SELECT        var1,   var2,   var3

FROM                        filename;

QUIT;

 

 

1.2       Renaming variable

There is a trick to rename variables when you use the function rename depending on the position of rename in codes.

 

·         PUT RENAME IN THE POSITION OF SOURCE FILE:

DATA target; set source (rename= (var1=newvarname));

RUN;

 

In the case above, the var1 will be renamed before assign to the new dataset. In this case, you can directly use the newvarname to do further work inside of the code above.

 

·         PUT RENAME IN THE POSITION OF TARGET FILE:

DATA target rename= (var1=newvarname)); set source;

RUN;

 

In the case above, the var1 will be renamed after assign to the new dataset. In this case, you CAN NOT use the newvarname to do further work just inside of the code above.

 

1.3       Inserting rows into an existing table

Now suppose w need to add extra record into a existing data (table).
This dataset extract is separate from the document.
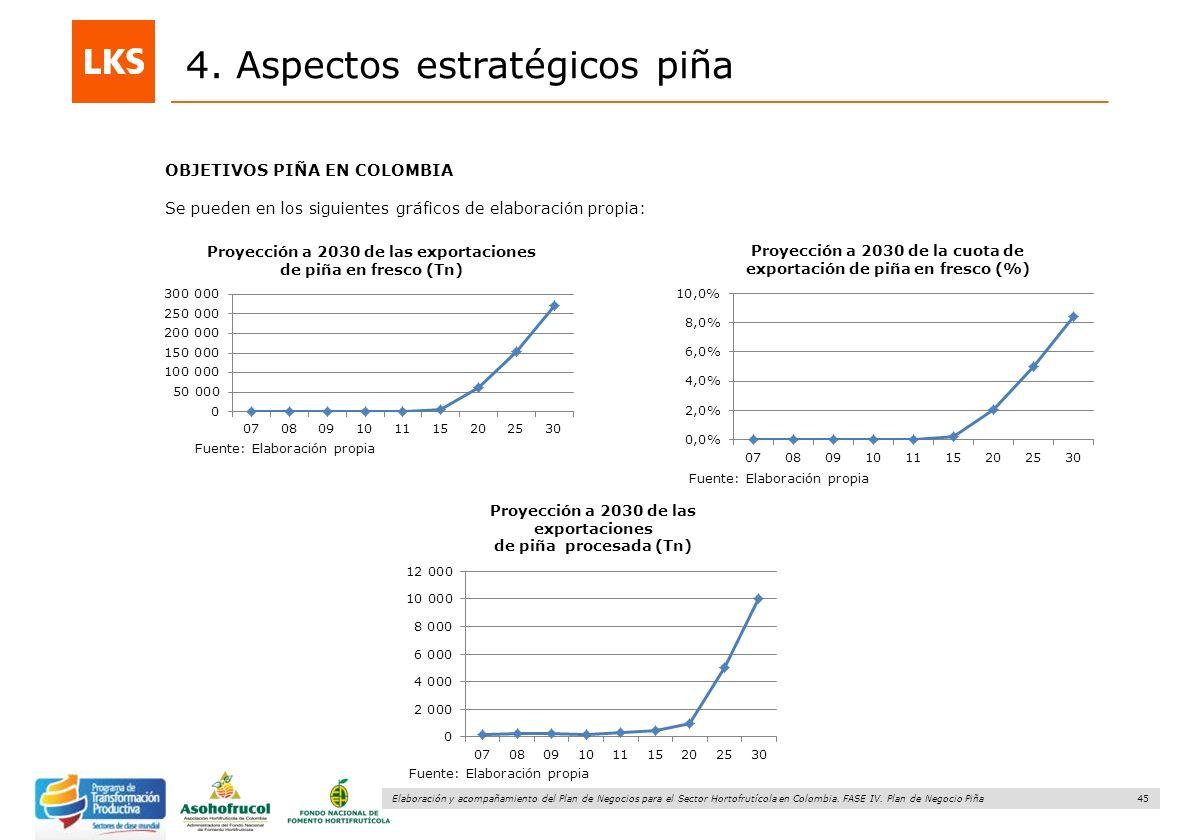 45 Elaboración y acompañamiento del Plan de Negocios para el Sector Hortofrutícola en Colombia. FASE IV. Plan de Negocio Piña 4. Aspectos estratégicos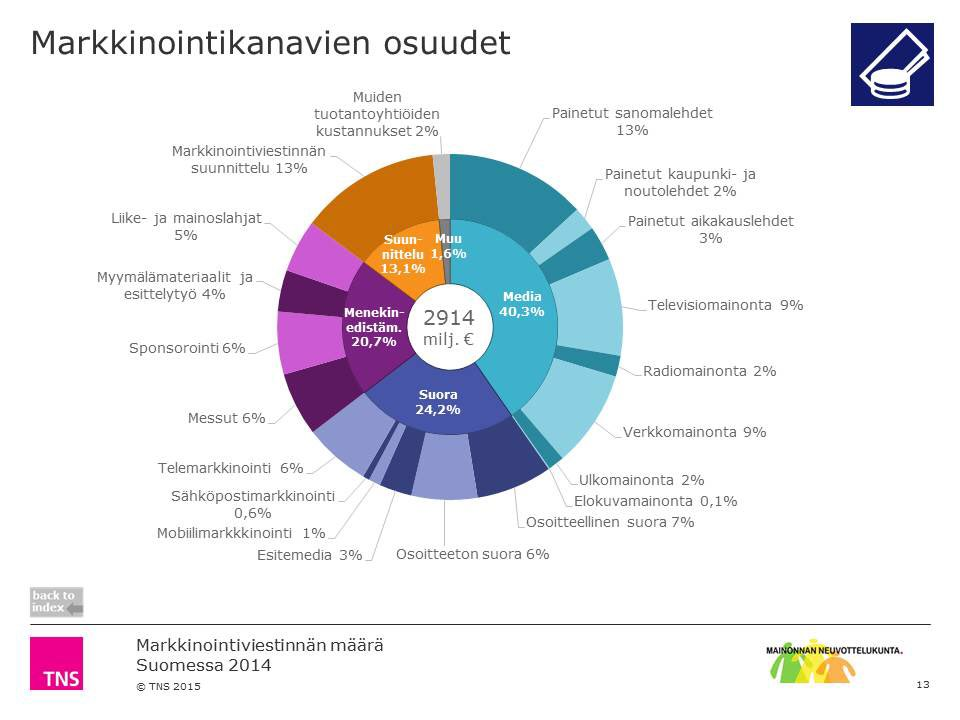 Suomessa investoitiin markkinointiviestintään 2,9 miljardia euroa vuonna 2014 https://t.co/RfDaQ6NLRQ #markkinointi https://t.co/DN6ZTekncQ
Here is the SAS SQL code (if it is characteristic variable, you need to put   . If it is numeric variable, you don’t need   ):

 

·         PROC SQL PROCESS:

PROC SQL;

INSERT INTO           libname.SASfilename

SET                            varname1= “name”,

                                    varname2=value,

                                    varname3=value,

                                    varname4= “name”              /*notice no semi colon here now if there is a second record need to be inserted*/

SET                            varname1= “name”,

                                    varname2=value,

                                    varname3=value,

                                    varname4= “name”              /*notice no semi colon here now at the end of the record*/

;

QUIT;

 

A concise version for the SQL code above is:

 

INSERT INTO           libname.SASfilename

                                    (varname1, varname2, varname3, varname4)

VALUES                    (“name”, value, value, “name”)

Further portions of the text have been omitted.